Une cause certainement louable, mais qui reflète toutefois plusieurs problèmes. Premièrement, il semble que l’on retrouve encore une fois, ici, ce bon vieux discours néolibéral sur la responsabilité individuelle. C’est-à-dire que l’on ne questionne pas les problèmes systémiques, on ne se demande pas pourquoi les gens sont tant portés à travailler. On ne remet pas en question les exigences de performance, ni les conditions de travail parfois difficiles des grandes compagnies. Non. C’est à l’individu de s’ajuster, et de prendre une pause.
Bien évidemment, la solution n’est pas aussi simple. Dans un contexte de compétitivité, où l’économie capitaliste est mondialisée et où tout va toujours de plus en plus vite, les grandes entreprises ont tendances à exiger un rendement immédiat et optimal de la part de leurs employés, sous peine d’être remplacés. Et c’est d’autant plus vrai aujourd’hui pour ceux et celles qui ne sont pas syndiqués, soit les deux tiers des travailleurs québécois.

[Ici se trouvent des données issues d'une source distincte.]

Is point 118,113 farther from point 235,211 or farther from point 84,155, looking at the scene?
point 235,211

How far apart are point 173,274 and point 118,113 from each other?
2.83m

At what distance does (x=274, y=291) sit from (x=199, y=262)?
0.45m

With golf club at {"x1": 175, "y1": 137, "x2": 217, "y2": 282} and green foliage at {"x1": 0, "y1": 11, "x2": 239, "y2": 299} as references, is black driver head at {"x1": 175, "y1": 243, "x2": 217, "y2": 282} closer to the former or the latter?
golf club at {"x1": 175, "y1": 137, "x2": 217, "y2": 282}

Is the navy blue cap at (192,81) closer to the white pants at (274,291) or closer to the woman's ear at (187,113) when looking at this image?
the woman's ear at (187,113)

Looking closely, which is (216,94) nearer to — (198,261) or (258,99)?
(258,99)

Toutefois, même si certaines entreprises sont plutôt réticentes vis-à-vis ce principe de pause, d’autres apprécient au contraire le fait qu’un employé soit capable de prendre soin de sa santé mentale. Au final, cette bonne gestion psychologique le rend certainement plus productif que celui qui ne prend aucunement soin de lui, et qui finit par craquer sous la pression. La gestion de la santé mentale devient dès lors une nouvelle exigence du marché. Or, tous ne réussissent pas aussi facilement à gérer leur problème psychologique.
Une étude de Santé-Québec montrent que les gens au plus faible revenu ont plus de chances de développer des signes de détresse psychologique comparativement aux plus riches. On a également démontré que le type de traitement offert pour soigner les problèmes psychologiques variait en fonction du statut socio-économique de ceux qui en faisait la demande. Dans cette étude, pour le même hôpital public, on avait tendance à traiter davantage les gens plus pauvres avec des médicaments, tandis que ceux qui étaient plus aisés avaient la chance de se retrouver plus souvent dans le fauteuil du psychologue.

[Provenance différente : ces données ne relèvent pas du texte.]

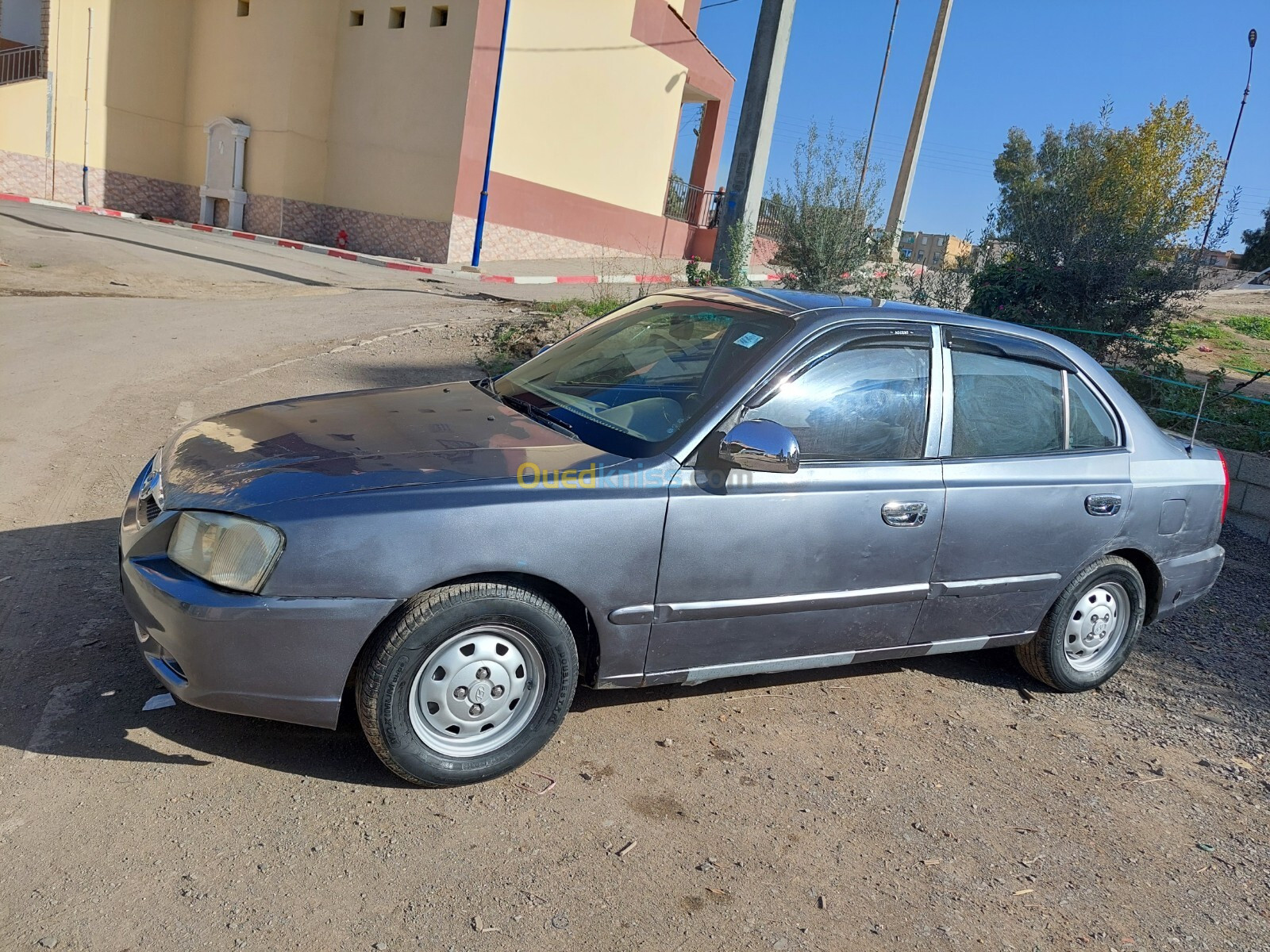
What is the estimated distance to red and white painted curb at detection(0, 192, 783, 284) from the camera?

D’ailleurs ce n’est pas un secret au Québec, les gens les plus fortunés peuvent facilement aller voir un psychologue au privé, tandis que ceux qui ne peuvent se le permettre doivent souvent attendre des mois avant d’avoir une consultation dans le secteur public. Comme les psychothérapies sont peu accessibles pour les moins fortunés, le traitement par médication reste la seule solution pour soulager leurs maux psychologiques.
Ce faible engagement de l’État québécois dans les soins psychologiques de sa population rappelle à certains égards la manière dont le secteur public de Gotham a traité les problèmes mentaux d’Arthur Fleck. On semble davantage souhaiter contrôler son comportement avec des médicaments que soigner ses véritables troubles psychologiques. Au Québec comme à Gotham, ceux qui ont le plus besoin d’une psychothérapie (soit les plus démunis) sont justement ceux qui en sont le plus privé.
Du coup, il semble que de manière générale, il soit plus facile pour le riche que pour le pauvre de prendre en main sa santé mentale. Conséquemment, cela se traduit sur le marché du travail, un avantage du premier sur le second. Encore une fois, nous retrouvons cette loi du plus fort, telle que dénoncée dans Le Joker. Une lutte où les dés sont pipés d’avance, puisque du côté du démuni, la détresse psychologique que provoque son niveau de pauvreté, l’environnement parfois violent auquel il est confronté, et le manque de soutiens psychologique, font en sorte qu’il a au final peu de chances de répondre aux exigences du marché (en termes de gestion de sa propre santé mentale).